I know this happens in the UK too but the polarization here is of idiotic proportions
You forgot the 'floating vote' who will vote for whoever has the bigger budget for adverts to smear their opponent and lie their smarmy heads off.
Unfortunately there are a great many people who do vote on party lines. In the UK I have voted for both 'new' labour, the tories and the other yellow one that never does very well ;). {Or me in the US, it isn't so much the policies (both the middle right democrats and the ultra far right republican parties have mostly good ideals) they just have mostly terrible candidates who cannot effectively implement their policies. Obama couldn't get some laws past his own party and the GOP honor roll makes me cry (Palin, Bachmann, Bush 2.0, Santorum et al), I don't care which side the next POTUS is from, I just want one with half a brain who can keep his or her party in line, keep their religion out of their politics and their johnson out the interns. I expect to be dissappointed.
"I know this happens in the UK too but the polarization here is of idiotic proportions"
I don't think 'idiotic' fully captures the problem. Perhaps 'unimaginably idiotic' would be more appropriate. Or maybe just 'terminally stupid'. The gulf between the extremes and the abandoned, desolate wastes of the political ground between them are so bad that contemplating it causes me real despair.
For the record, I'm writing in Mickey Mouse come November. Who's with me?
MP's have explicitly stated that both federal and provincial privacy legislation protects people against similar actions. The laws are already in place, and people just need to follow them. There simply are questions that employers cannot ask of job applicants, such as place of birth, religion, etc. Job-seekers in all countries, especially those with less experience, should learn what their rights are before they go to the job interview.
Unless I can obtain the interviewer's spouse's pet name for their kit, I guess I would have to go with "Fuck You", but I would not entirely rule out the shock value of a best-guess retrofit after a perusal of your new friend's page. For example ... Dear Mr. Pencilneck, etc. etc, etc. As a token of affection for an occasional friend, I have agreed to change my FB password to kermit_the_love_stallion. I apologize in advance for any inconvenience etc, etc, etc.
An American acquaintance of mine some time ago, helpfully explained that it stands for "Grand Old Party", a common nickname for the Republicans.
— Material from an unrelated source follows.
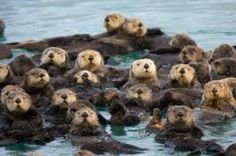 The amazing Sea Otter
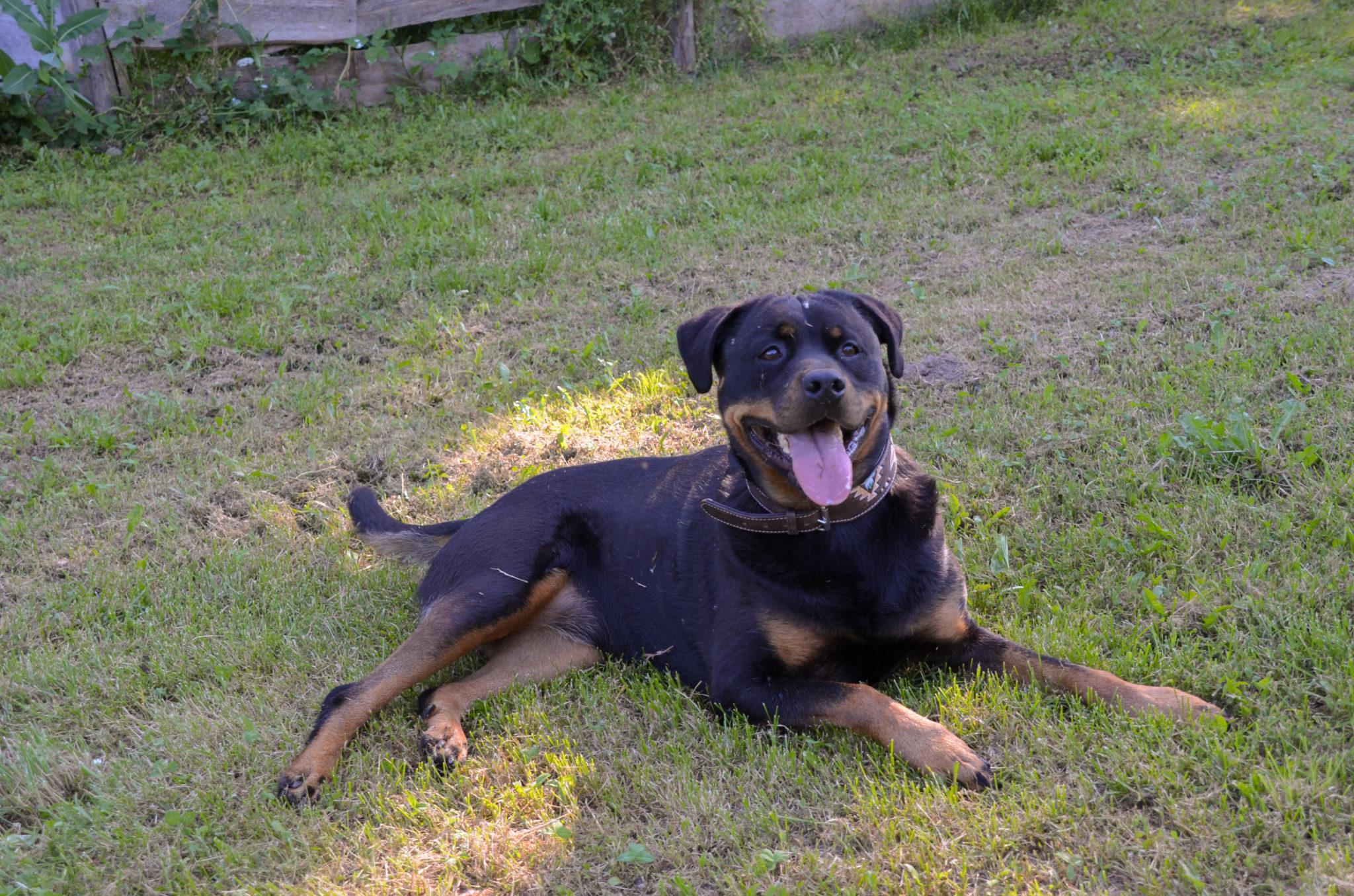 Die Rottweiler Hündin Heidi liegt auf dem Hundeplatz im Tierheim Wurzen.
Don't you just love the way that even non-American media use this acronym constantly, and assume that their readership will know (a) what it stands for, and (b) what it refers to?
Perhaps Beneficent Google can help you.
You may notice that when one attempts to find the meaning of a three-letter initialism through web search or similar means, one typically finds many potential answers and it can be difficult to determine the correct one.
Although in this case the Google results were unusually helpful, it is accepted convention in writing to explain abbreviations and such when first introducing them. This avoids forcing the reader to go out-of-band in order to understand the intended meaning.